Whether I am tutoring privately, in a workshop or demonstrating for an art group, I always bear in mind that showing someone how you do something is only one way of doing it, and my way may not suit them. I say, try it my way, see if it fits, helps you, provides a key that unlocks a recurring barrier in your work. The feeling I get when someone expresses their gratitude, explains how they have been inspired, and what they like about what I do, is wonderful. Especially rewarding is to see how their work improves following my time spent with them, and I’m pretty much floating above ground if it is clear that a method I showed them takes their subsequent paintings to a new level. They sometimes say, “Thanks to you,” but I always remind them that they painted it. I wasn’t there throughout the time spent painting it. I just helped show them the way.
In these examples, Gemma wanted to achieve a more acurate and realistic likeness.
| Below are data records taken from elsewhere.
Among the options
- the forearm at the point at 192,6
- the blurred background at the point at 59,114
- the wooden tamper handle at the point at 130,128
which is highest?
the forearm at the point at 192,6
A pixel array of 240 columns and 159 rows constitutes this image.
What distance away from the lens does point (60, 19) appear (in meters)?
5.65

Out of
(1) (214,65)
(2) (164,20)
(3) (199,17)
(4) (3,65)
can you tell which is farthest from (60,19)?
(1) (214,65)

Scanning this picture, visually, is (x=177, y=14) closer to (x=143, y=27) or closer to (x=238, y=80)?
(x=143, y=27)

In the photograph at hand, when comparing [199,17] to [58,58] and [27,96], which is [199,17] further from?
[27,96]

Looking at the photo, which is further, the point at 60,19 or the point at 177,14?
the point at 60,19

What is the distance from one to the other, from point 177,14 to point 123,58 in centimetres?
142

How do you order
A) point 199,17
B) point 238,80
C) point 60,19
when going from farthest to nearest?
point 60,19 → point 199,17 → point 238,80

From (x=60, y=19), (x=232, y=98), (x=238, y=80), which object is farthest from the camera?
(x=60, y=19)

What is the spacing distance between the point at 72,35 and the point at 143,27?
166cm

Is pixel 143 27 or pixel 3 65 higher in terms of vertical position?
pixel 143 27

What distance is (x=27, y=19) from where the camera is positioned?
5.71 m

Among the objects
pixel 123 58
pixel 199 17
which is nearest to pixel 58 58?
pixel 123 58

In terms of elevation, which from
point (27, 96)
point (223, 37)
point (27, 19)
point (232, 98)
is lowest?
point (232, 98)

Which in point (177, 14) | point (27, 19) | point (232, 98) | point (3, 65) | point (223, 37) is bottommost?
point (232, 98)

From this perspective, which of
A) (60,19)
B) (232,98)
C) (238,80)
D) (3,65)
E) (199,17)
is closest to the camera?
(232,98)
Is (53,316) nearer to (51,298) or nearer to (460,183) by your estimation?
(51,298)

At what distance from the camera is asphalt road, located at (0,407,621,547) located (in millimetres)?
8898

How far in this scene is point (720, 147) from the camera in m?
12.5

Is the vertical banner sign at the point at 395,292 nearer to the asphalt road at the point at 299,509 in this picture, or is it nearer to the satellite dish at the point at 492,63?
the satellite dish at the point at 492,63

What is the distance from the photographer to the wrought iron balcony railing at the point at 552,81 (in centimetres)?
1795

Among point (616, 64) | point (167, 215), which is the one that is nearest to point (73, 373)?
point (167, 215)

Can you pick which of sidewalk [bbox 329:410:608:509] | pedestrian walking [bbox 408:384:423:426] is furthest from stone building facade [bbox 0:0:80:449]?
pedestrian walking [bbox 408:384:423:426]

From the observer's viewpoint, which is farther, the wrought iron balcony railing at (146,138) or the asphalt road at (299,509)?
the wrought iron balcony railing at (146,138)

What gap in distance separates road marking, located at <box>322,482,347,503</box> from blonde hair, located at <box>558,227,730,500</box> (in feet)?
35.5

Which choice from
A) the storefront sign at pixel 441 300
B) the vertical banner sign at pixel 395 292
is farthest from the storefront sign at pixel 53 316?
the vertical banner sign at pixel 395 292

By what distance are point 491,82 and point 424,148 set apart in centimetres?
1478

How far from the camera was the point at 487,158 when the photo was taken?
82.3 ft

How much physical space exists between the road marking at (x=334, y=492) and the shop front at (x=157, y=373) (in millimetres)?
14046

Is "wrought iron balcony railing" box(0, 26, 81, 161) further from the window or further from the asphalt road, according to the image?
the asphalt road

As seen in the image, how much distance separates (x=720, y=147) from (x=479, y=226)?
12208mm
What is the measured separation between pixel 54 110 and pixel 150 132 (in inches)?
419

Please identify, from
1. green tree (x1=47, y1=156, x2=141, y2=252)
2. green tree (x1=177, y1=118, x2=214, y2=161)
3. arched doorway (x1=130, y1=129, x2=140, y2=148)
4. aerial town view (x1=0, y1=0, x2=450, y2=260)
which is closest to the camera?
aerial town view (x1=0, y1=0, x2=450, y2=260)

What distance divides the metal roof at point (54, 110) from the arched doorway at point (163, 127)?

I like the character and expression of the first picture, but she asked for guidance to improve the transference of the image. In this case it is as simple as using a grid. I will see if I can get the finished picture from her.
Over the summer I suddenly took a lot of new commissioned work on. I’m certainly not complaining but it’s pretty challenging given everything else on the go, including the ongoing marketing for my art safaris in Africa. Many of the new commissions are portraits, which is great. Luckily my ‘benefactors’ are all understanding about time scale!